Using two independent approaches to increase sleep—the sleep-promoting drug Gaboxadol and genetic activation of sleep circuits—the investigators found that enhancing sleep reduced ongoing dopamine neuron activity and improved memory retention. By contrast, elevating arousal produced the opposite effect: increased dopaminergic signaling and faster forgetting. Crucially, the dopamine activity tracked the animal’s behavioral state, rising with movement and arousal and falling during periods of rest.
“Our data support a model in which sleep actively suppresses a neural forgetting signal, helping to preserve memories,” Davis explained. “As sleep deepens, dopamine neurons become less responsive to stimuli, which stabilizes memory traces.”
The findings do not negate sleep’s role in consolidation.

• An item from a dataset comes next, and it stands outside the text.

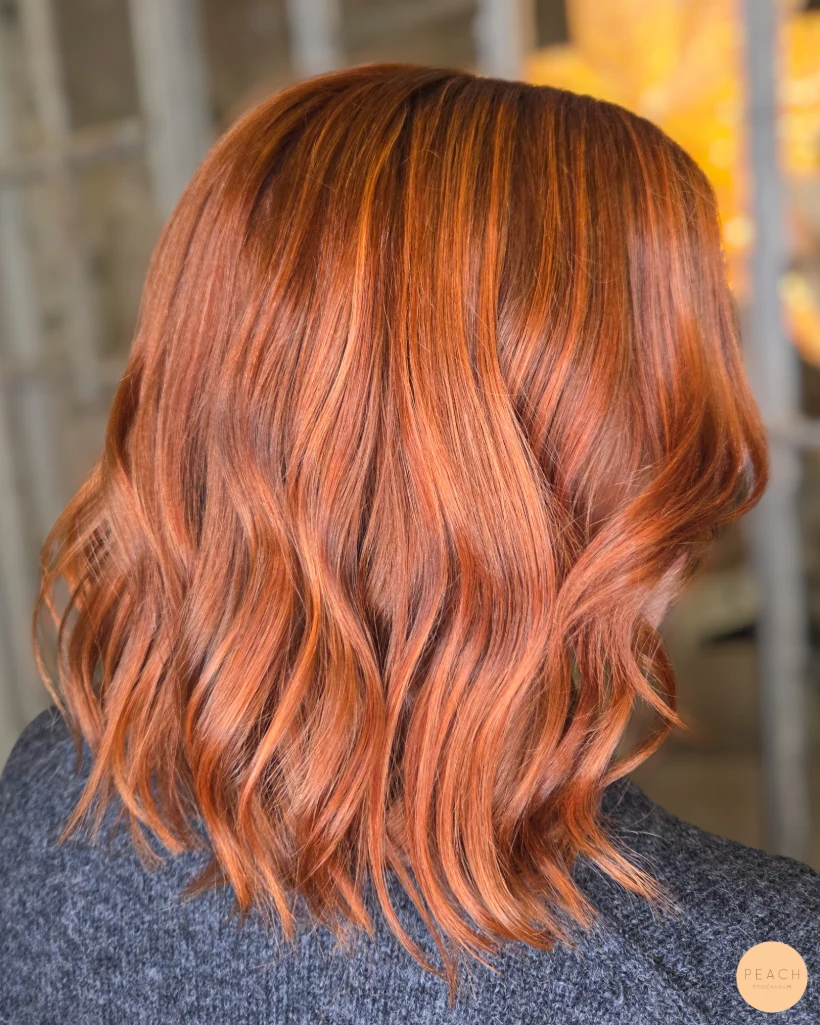 🧡 Copper hair glossing ✨️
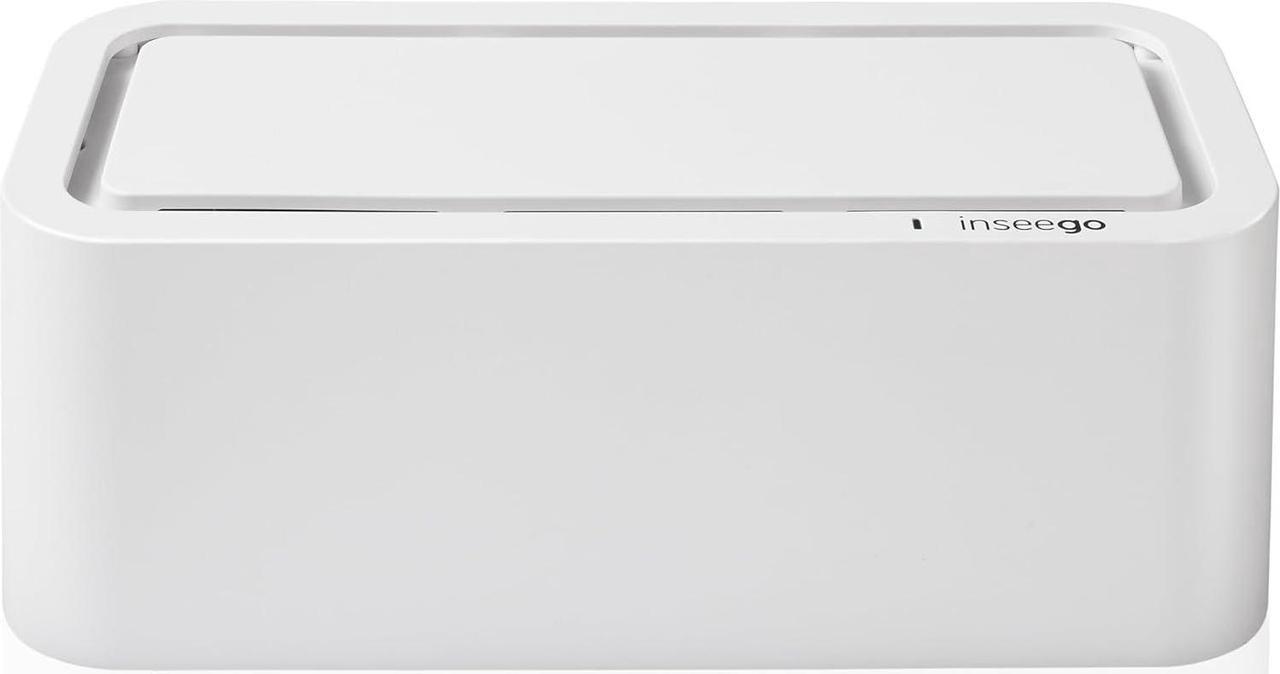 Alt view image 2 of 6 - Inseego Wavemaker FX2000 5G Router with Sim Card Slot for Enterprise, Business or Home, Up to 3.3Gbps, 32 Devices, WiFi 6 Internet, LAN Port, 5G Modem, 5G LTE Router - W/Le'Mak Cable Tie Kit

Instead, the authors propose that reduced dopaminergic-driven forgetting and consolidation may act in parallel or sequentially. One intriguing possibility is that dampening the forgetting signal during sleep creates the necessary window for consolidation processes to operate more effectively, so both mechanisms together enhance memory retention.
Jacob A. Berry, research associate and first author, emphasized the translational relevance: “We know sleep benefits memory in humans and laboratory animals, and many genetic and circuit mechanisms are conserved. By showing that sleep quiets dopamine neuron activity that promotes forgetting, we provide a potential explanation for how sleep preserves memory across species.”

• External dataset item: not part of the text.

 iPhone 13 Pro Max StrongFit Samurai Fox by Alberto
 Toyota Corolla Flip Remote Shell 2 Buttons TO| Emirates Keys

The paper, titled “Sleep Facilitates Memory by Blocking Dopamine Neuron-Mediated Forgetting,” lists Jacob A. Berry as first author and Ron Davis as senior author, with contributions from Isaac Cervantes-Sandoval and Molee Chakraborty of TSRI.

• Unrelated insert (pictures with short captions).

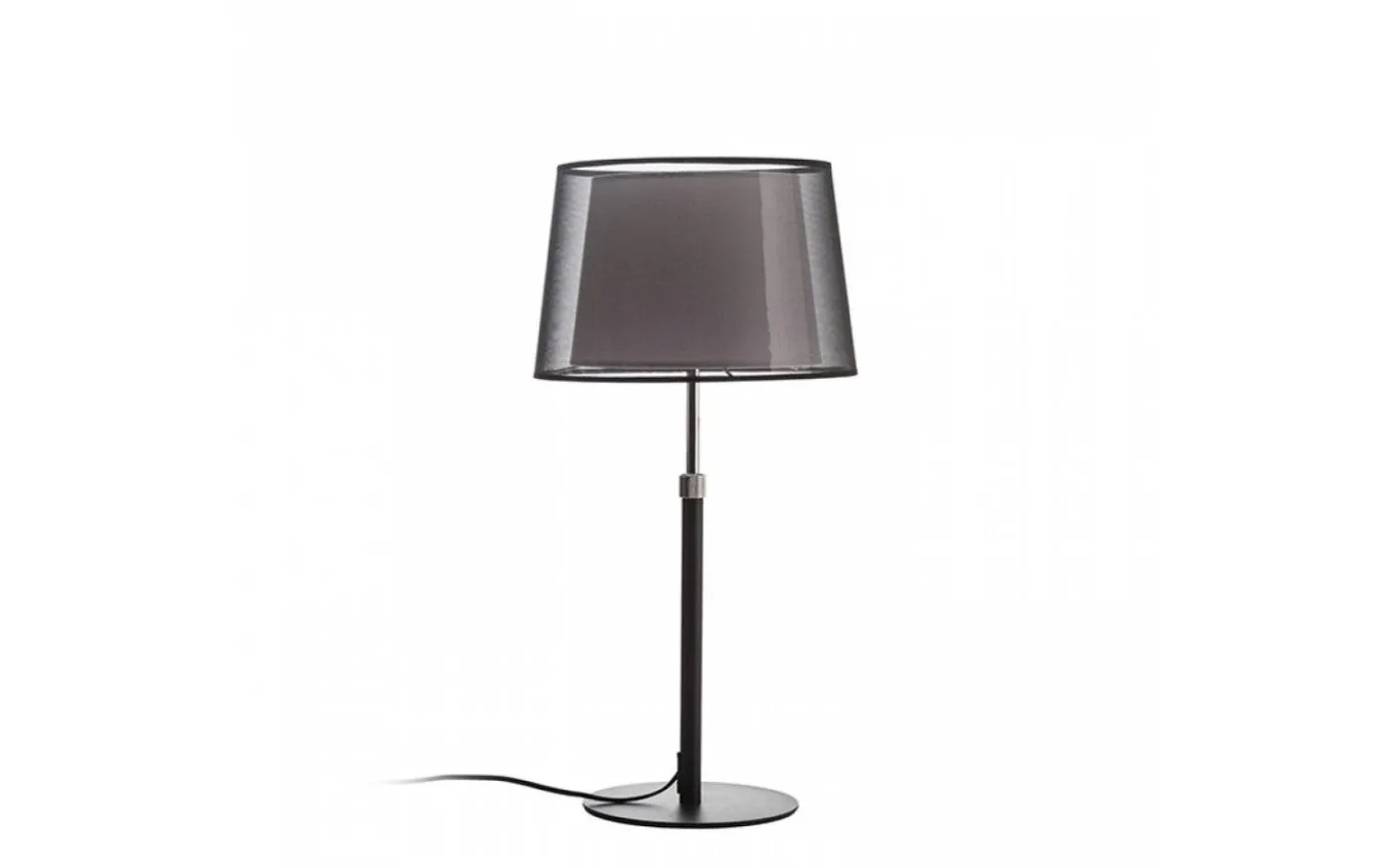 Esplanade Bordslampa 74cm Svart/Vit/Krom E27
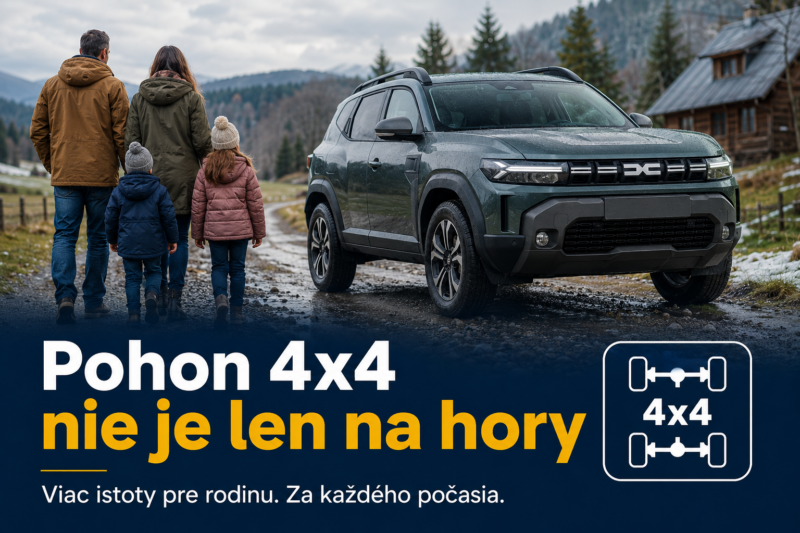 4x4 nie len na hory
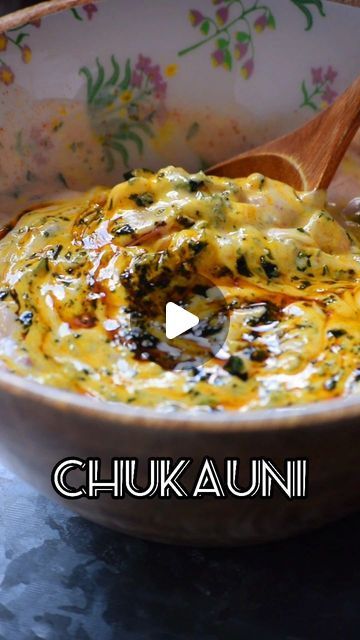 Chukauni Recipe, Poatao Recipes, Nepali Chukauni, Potato Raita, Yogurt Dishes, Raita Recipe Indian, Nepalese Food, Nepal Food, Yogurt Salad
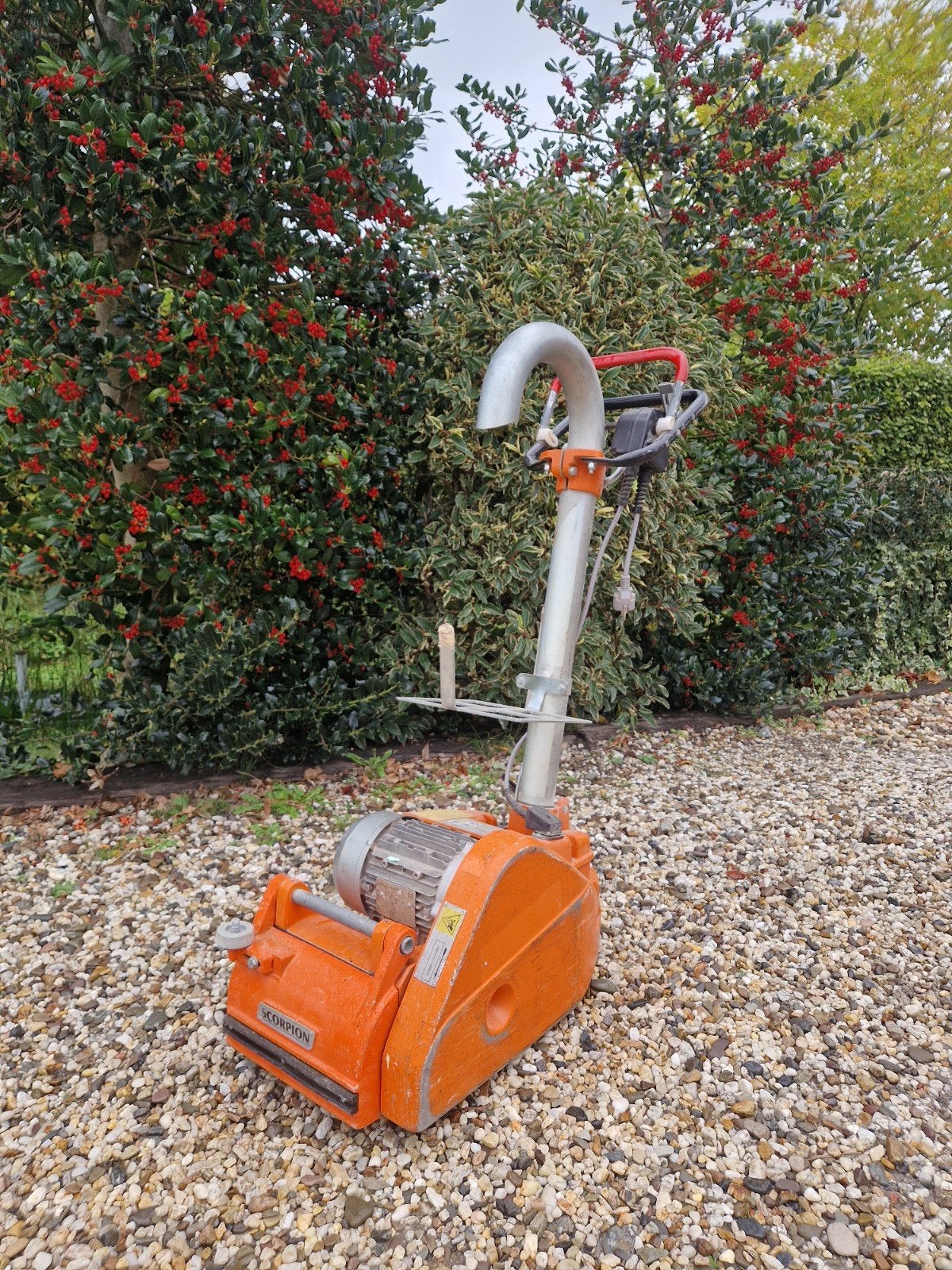 Künzle & Tasin Scorpion Parketschuurmachine schuurmachine, Doe-het-zelf en Verbouw, Gebruikt, Künzle & Tasin, Ophalen of Verzenden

Funding: This research was supported by the National Institutes of Health (grants R37 NS19904 and R01 NS051251).
Source: Eric Sauter – Scripps Research Institute
Image credit: Public domain image used for illustration
Original research: Abstract for “Sleep Facilitates Memory by Blocking Dopamine Neuron-Mediated Forgetting” by Jacob A. Berry, Isaac Cervantes-Sandoval, Molee Chakraborty, and Ronald L. Davis in Cell. Published online June 11, 2015. doi:10.1016/j.cell.2015.05.027
Abstract
Sleep Facilitates Memory by Blocking Dopamine Neuron-Mediated Forgetting
Highlights
• Dopaminergic activity that underlies forgetting is regulated by behavioral state
• Sleep after learning improves memory by suppressing dopaminergic signaling
• Arousal accelerates forgetting by increasing dopaminergic signaling
Summary
Psychological studies have proposed that sleep supports memory by preventing retroactive interference from ongoing mental activity or external sensory input, while neuroscience work has focused on sleep-dependent consolidation processes that strengthen memories. In Drosophila, persistent activity in specific dopamine neurons has been shown to drive forgetting of olfactory memories. This study demonstrates that ongoing dopaminergic activity varies with behavioral state—rising during locomotion and arousal and decreasing during rest. Increasing sleep drive, whether pharmacologically with Gaboxadol or genetically by stimulating sleep circuits, reduces this dopaminergic activity and enhances memory retention. Conversely, elevating arousal boosts dopamine neuron signaling and speeds dopaminergic forgetting. These results indicate that forgetting is controlled by behavioral-state modulation of dopaminergic plasticity and help integrate psychological and neuroscientific perspectives on how sleep affects memory.